The GTC 2015 Keynote by NVIDIA CEO Jen-Hsun Huang showed an intense focus on Deep-Learning through four topic areas: (1) The official Titan X GPU announcement that noted the 7 TF/s SP and 0.2 TF/s DP device has an excellent arithmetic performance mix for deep-learning, (2) The NVIDIA DIGITS (Deep GPU Training System for Data Scientists) software and custom NVIDIA built development box containing four Titan X GPUs to run DIGITS, (3) a re-messaged Tesla roadmap showing Pascal as delivering 10x the performance of Maxwell for deep-learning, and (4) the announcement of Drive PX, a deep-learning development card for the automotive industry based on dual Tegra X1 SoC’s that is claimed 3,000 times faster than a CPU based solution for self-driving cars.

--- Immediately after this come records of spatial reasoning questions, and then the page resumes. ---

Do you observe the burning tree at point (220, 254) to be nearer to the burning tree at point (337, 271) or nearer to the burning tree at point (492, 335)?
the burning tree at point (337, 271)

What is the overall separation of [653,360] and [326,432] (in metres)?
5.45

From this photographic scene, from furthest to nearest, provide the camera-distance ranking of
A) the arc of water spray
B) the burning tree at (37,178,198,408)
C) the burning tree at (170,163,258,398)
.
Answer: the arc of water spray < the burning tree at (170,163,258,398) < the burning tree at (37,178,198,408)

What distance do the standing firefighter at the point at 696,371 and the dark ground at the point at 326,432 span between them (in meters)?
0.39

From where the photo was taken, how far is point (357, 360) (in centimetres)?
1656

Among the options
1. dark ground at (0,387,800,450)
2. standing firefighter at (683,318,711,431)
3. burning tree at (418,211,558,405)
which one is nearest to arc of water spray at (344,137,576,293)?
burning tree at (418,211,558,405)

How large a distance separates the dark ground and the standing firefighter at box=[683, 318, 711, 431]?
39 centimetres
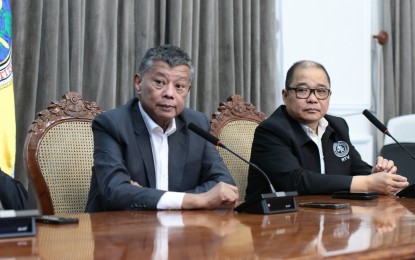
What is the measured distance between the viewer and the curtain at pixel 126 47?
302 cm

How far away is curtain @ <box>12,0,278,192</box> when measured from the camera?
3.02m

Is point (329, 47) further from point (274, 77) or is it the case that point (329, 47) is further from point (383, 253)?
point (383, 253)

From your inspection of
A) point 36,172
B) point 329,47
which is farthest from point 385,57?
point 36,172

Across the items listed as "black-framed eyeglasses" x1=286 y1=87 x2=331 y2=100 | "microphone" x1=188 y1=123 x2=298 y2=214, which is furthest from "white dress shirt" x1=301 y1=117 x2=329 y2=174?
"microphone" x1=188 y1=123 x2=298 y2=214

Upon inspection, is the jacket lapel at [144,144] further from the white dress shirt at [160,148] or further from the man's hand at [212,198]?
the man's hand at [212,198]

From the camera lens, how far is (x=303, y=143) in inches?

Energy efficiency is a key point for deep-learning algorithms as training sessions can literally require days to weeks of continuous runtime. The Titan X GPU has a TDP (Total Dissipated Power) rating of 250 watts. Thus a 10x performance increase over Maxwell makes Titan X competitive with Microsoft claimed energy efficiencies for OpenCL programmed Convolutional Neural Networks (CNNs). Part of that energy efficency is achieved through the use of FP16 (16-bit floating-point) mixed precision arithmetic. Presumably FP16 is achieved through some of the on-GPU texture unit hardware.Pascal will also provide 750 GB/s of memory performance, which will be a boon for memory bandwidth limited applications.

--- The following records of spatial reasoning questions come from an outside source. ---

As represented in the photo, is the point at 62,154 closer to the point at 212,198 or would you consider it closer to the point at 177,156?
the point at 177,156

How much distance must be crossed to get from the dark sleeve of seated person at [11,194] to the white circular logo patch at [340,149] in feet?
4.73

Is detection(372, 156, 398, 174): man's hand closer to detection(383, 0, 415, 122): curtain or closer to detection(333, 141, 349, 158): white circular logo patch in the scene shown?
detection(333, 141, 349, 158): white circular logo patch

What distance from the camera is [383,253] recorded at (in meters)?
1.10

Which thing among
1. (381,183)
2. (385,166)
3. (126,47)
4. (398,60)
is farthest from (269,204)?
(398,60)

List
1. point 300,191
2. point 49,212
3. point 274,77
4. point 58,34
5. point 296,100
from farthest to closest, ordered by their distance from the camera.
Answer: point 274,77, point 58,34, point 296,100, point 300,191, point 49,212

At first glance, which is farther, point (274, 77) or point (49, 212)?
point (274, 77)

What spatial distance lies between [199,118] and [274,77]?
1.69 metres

The approximately 20 watt (based on two Tegra X1 SoC’s) for the Drive PX card shows a remarkable energy efficiency as well. It is likely that the industry will see Tegra X1 training solutions in the near future as machine learning algorithms exhibit strong scaling behavior.
During a follow-on Q&A session, NVIDIA mentioned that they are working with Open Power and IBM to bring NVIDIA deep-learning to the enterprise. However, they were not free to comment more than IBM recently purchased a deep-learning company, AlchemyAPI. NVIDIA CEO Jen Hsun did not mention OpenPower during his keynote.

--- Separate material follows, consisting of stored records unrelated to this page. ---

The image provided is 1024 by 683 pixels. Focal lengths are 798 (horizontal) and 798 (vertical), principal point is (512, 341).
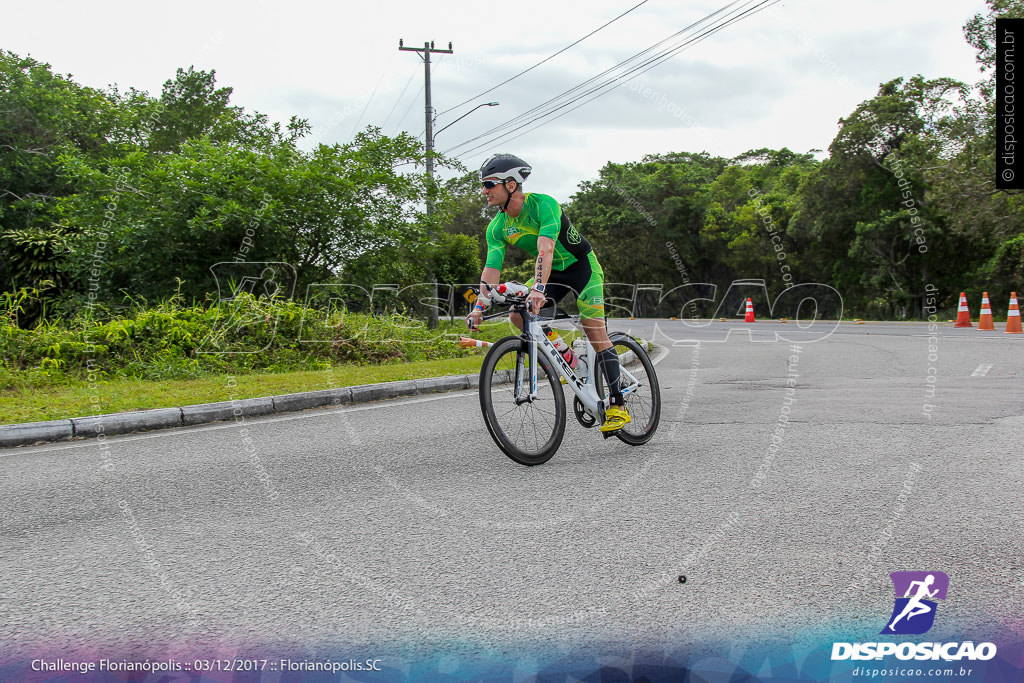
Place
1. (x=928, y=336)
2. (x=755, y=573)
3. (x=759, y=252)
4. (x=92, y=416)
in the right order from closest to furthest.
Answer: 1. (x=755, y=573)
2. (x=92, y=416)
3. (x=928, y=336)
4. (x=759, y=252)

The Titan X GPU will retail for $999. It contains 12 gigabytes of memory. During the keynote, Jen-Hsun noted that the original RIVA GPU contained 4 million transistors while the Titan X contains 3 billion transistors.
Some interesting statistics provided during the keynote is that NVIDIA currently provides 54 PF/s of floating-point performance in HPC systems. As of 2015, NVIDIA has sold 450,000 Tesla GPUs.
Jen-sun also noted that “VR is making a huge difference in the future of gaming”. Gaming is a massive $100B market and growing.
To emphasize the performance of the Titan X gaming GPU, Jen-Hsun showed a video of the real-time rendering capabilities using the Epic demo covered in the TechEnablement article, “NVIDIA Titan X Powers Games and Virtual Reality“, which looked incredible on the big screen. Those who wish greater double-precision performance might want to consider the Titan Z GPU.
As an aside, Jen-Hsun commented on the extensive use of NVIDIA GPUs in the animation industry and said, ““I’ll make any technology to make Star Wars [movies] faster! Like many of us, Jen-Hsun is a fan.